The alleged killer reportedly was "angry at the world for lack of financial support for his graduate studies," says Binghamton anthropologist H. Stephen Straight. Antoun was one of Al-Zahrani's advisers for his dissertation, the topic of which was "Sacred Voice, Profane Sight: The Senses, Cosmology, and Epistemology in Early Arabic Culture." Al-Zahrani wanted money to do field work in Detroit, which has a large Muslim community. Less than a half-hour before the murder he had asked for a transfer to another department where he thought he might get funded.
Straight says unlike some misfit murderers, "everybody felt very good about what he [Al-Zahrani] was doing. …The degree of [mental] imbalance reported recently is totally new to faculty and students who knew this person. A lot of people respected him [and] enjoyed his company."

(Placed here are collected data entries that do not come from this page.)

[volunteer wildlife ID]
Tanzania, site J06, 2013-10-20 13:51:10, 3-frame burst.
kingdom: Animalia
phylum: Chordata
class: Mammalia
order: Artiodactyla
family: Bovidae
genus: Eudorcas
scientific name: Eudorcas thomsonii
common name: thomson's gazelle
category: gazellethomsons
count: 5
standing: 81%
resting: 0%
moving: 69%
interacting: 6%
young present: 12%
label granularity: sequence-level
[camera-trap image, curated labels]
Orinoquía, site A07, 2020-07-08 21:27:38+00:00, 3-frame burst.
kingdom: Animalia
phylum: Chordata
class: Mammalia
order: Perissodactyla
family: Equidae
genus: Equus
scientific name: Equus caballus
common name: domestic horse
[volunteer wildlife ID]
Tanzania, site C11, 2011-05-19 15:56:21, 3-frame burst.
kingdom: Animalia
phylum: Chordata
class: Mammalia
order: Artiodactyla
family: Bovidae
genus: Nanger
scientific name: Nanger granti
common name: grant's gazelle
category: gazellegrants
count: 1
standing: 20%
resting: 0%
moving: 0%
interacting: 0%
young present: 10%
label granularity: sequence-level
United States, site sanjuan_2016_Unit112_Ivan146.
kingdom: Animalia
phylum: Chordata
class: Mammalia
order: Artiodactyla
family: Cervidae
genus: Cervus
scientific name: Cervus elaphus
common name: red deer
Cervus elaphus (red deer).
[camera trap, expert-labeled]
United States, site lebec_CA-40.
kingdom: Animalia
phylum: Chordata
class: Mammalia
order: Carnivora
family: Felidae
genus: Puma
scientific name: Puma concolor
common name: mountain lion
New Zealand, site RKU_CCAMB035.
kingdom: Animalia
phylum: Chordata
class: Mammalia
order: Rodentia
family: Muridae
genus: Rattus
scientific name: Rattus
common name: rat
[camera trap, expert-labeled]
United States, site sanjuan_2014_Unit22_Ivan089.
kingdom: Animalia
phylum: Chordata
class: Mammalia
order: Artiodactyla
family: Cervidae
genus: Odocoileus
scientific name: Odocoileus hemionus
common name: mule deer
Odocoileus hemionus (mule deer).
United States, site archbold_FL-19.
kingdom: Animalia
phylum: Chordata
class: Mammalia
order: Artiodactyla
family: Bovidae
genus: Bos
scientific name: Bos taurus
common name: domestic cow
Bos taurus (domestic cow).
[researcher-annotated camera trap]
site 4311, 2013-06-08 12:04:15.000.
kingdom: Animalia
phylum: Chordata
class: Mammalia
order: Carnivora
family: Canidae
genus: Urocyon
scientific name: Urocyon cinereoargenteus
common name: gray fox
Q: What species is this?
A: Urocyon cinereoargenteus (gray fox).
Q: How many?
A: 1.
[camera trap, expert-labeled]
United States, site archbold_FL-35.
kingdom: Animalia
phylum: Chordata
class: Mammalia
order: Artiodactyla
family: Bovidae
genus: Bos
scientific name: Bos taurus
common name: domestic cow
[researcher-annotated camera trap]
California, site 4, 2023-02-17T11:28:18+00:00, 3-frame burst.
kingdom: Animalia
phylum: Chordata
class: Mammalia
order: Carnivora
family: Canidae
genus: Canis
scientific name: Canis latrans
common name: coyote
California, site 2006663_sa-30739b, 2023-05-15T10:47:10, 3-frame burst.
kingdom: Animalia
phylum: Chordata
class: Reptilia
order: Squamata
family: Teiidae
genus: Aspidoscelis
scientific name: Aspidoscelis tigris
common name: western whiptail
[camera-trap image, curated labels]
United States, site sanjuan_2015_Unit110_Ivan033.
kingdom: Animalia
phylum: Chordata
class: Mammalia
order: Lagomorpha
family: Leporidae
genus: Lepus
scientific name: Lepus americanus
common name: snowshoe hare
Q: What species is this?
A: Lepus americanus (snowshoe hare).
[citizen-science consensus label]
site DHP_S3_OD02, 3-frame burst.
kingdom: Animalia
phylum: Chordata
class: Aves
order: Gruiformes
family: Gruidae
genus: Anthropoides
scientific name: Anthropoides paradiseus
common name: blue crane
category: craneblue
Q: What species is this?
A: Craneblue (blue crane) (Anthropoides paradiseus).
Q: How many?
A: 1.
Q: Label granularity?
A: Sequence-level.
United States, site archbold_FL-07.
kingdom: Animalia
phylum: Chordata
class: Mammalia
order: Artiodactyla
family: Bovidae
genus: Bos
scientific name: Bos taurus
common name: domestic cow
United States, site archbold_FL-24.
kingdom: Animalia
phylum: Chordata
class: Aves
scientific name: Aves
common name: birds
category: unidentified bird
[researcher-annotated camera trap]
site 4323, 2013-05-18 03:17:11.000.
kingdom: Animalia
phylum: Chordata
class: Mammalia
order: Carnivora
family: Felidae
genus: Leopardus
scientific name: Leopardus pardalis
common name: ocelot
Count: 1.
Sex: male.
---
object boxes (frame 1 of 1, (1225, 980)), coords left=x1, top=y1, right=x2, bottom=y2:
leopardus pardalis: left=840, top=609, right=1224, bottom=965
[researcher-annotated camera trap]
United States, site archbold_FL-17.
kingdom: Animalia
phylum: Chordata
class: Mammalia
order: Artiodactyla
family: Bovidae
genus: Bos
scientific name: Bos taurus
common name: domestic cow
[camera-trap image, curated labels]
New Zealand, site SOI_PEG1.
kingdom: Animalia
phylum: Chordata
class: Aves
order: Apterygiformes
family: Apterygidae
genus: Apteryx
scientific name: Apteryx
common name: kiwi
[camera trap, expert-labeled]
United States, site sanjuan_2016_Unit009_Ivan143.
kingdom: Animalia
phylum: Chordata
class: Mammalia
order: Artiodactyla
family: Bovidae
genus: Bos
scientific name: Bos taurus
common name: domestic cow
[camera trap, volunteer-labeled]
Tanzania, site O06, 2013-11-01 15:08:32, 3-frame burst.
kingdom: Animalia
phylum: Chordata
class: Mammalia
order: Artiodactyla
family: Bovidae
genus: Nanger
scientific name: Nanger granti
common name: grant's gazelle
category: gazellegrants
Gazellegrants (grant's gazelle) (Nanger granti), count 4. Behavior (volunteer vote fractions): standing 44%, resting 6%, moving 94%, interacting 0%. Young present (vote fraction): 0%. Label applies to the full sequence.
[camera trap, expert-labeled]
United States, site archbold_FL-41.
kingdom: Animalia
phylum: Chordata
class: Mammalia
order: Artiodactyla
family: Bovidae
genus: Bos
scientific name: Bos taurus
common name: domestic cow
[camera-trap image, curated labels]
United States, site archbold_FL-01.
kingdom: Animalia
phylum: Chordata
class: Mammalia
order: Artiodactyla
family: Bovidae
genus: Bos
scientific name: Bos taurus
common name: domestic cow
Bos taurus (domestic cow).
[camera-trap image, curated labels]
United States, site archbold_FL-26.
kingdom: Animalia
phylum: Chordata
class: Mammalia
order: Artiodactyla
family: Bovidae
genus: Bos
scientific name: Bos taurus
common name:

Al-Zahrani shared an apartment with two other men who saw a very different side of him—one that was confrontational, felt he was persecuted for being a Muslim, and "acted like a terrorist." One of his roommates had reported his erratic behavior to the university counseling center.
Antoun was active in peace-related causes and concerned about dispelling negative perceptions about Muslims. On the Binghamton faculty since 1976, his specialties included comparative religion and Islamic law and ethics. His best known work was a book, Understanding Fundamentalism: Christian, Islamic and Jewish Movements, published in 2001.